Support Questions
Find answers, ask questions, and share your expertise
Announcements
Check out our newest addition to the community, the Cloudera Innovation Accelerator group hub.

How to pass --files to spark action with oozie

Rising Star

Hi,

I created a spark application that is configured thanks to a bunch of properties files that I specify at runtime with --files option of spark-submit command.

These local files are automatically copied to spark containers so that my job running in executors can read them to adjust its behavior.

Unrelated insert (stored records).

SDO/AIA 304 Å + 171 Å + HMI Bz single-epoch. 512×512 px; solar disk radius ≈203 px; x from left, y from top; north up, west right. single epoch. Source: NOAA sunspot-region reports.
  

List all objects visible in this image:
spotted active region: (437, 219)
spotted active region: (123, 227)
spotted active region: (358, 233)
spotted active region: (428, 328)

Great, this works like a charm.

Now, I want to schedule this spark-submit action every hour with oozie, but couldn't find how to proceed to pass these configuration files properly to my spark job thanks to oozie... I guess I have to copy these files to HDFS and ask oozie to launch the spark action and pass it thoses hdfs files, but cannot figure out how to achieve this... Does anyone have a clue about this ? Thanks a lot for your help Sebastien

2 REPLIES 2

New Contributor

Hi @Sebastien Chausson,

I'm facing the same issue, did you find any way to pass files to an oozie spark action please ?

Thanks

Contributor

@Sebastien Chausson

You can do this by adding --files in the spark-opts tag of your spark action.

<spark-opts>--executor-memory 20G --num-executors 50 --files hdfs://(complete hdfs path)</spark-opts>

As an alternative you could use a shell action and pass your spark submit command directly to it.